The Site or Service Reliability Engineer is an essential part of the service. Their primary focus is ensuring that the services are “running”. When there is a problem, it is up to them to resolve the issue as quickly as possible. However, this is only the end goal. The role of an SRE is to contribute to the reliability of the service so that the need to fix something is the exception rather than the rule. This is best epitomized in this quote by one of Red Hat’s SRE Managers: “Do not accept repeated failure”. That is, if something fails (e.g. SRE is alerted), then follow through with all “actions” so that the problem does not repeat. These actions can be things like: from identifying the issue with the responsible engineering team through to actually fixing the problem in code, personally.

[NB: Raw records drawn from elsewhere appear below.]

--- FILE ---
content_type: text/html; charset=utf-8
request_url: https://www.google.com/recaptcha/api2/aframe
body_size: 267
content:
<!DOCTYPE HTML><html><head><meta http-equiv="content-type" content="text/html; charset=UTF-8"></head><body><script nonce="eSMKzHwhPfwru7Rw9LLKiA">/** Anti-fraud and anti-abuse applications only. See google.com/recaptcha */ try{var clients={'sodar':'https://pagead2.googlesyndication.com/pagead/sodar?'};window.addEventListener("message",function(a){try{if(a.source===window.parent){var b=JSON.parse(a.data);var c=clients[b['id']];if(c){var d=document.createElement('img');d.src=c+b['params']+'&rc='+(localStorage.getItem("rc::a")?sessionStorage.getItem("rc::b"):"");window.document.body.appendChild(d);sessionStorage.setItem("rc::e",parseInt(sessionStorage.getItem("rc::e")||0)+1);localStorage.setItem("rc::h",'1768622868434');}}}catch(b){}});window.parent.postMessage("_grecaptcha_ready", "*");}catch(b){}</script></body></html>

In many organizations, SRE functions support more than one service. Many projects undertaken by SRE teams provide the tooling, workflows and platforms needed to operate at scale. A key metric is for the SRE team to grow sub-linearly with “hockey stick” customer growth while minimizing toil and technical debt.

SREs are also valuable consultants, particularly in these key areas: observability; automation; resilience; toil prevention; capacity planning; and, operability. They are most familiar with their operational boundaries, they own the core of the incident and problem management processes and are accountable for it and their continuous improvement, and can best articulate the problems being encountered since they are hands-on.

Support Engineer

This persona provides assistance to Service Consumers, usually in the form of support cases raised by customers. They may require elevated levels of access to the service internals in order to help consumers, but in a way that ensures they cannot degrade the service itself.

Exec (VP+)

Ultimately reporting to the board, the executive is responsible for implementing the strategies that are designed to meet the goals of the company. Therefore, the executive leadership has an indirect interest in the success of the service, insofar as it is reinforces the company goals. While the Service Owner has a direct interest in the commercial success of the service, they are empowered and enabled by the Executive arm of the organization.

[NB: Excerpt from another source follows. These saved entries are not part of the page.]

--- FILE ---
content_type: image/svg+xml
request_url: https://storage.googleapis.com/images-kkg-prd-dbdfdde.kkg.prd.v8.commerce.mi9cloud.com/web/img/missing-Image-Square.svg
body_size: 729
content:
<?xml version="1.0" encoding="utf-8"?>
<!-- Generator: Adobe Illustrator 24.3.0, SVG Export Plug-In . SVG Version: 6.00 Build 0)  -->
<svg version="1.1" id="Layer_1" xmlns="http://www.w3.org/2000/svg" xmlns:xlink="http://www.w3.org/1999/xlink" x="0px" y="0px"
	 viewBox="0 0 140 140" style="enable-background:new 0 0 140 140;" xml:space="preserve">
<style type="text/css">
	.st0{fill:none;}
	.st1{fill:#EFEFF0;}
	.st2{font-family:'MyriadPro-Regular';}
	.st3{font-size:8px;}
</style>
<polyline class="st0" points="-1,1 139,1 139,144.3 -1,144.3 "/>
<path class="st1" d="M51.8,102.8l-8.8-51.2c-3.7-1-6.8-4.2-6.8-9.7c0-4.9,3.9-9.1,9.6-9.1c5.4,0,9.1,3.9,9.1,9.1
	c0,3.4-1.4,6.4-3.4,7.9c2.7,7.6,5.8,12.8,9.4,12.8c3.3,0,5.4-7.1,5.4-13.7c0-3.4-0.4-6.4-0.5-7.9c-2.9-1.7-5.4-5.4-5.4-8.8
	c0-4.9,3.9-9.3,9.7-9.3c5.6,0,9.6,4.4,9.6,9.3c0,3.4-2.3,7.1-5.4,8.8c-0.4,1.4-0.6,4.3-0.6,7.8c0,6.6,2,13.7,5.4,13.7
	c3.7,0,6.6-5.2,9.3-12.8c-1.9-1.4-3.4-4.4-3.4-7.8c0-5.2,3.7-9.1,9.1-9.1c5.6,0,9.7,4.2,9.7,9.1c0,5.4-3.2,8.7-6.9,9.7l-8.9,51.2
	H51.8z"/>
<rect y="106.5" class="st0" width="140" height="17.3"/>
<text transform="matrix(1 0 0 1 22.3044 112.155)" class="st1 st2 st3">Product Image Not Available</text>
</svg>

Service Consumer (End Users)

These are consumers of the services (and, often, the source of revenue). While this persona often does not know or care what or where the underlying technology is, there are also cases where they do (e.g. regulatory, privacy or internal deployment policies). It is important to note that services can be consumers of other services.


Challenges

  • There are an almost infinite number of permutations with respect to these personas, depending upon the circumstances and structure of the organisation. For example, small teams may have developers and SREs doing the same role. However, the purpose of this document is not to cover every nuance or situation otherwise this document would never have an endpoint.

Alternatives Considered

No alternatives were considered.

Dependencies

There are no dependencies.

Stakeholders

  • Relevant SIG-SRE members who are dependent on the content in this document.

Consequences if Not Completed

  • This ADR is timely because it is a dependency for other efforts currently underway in the SIG-SRE.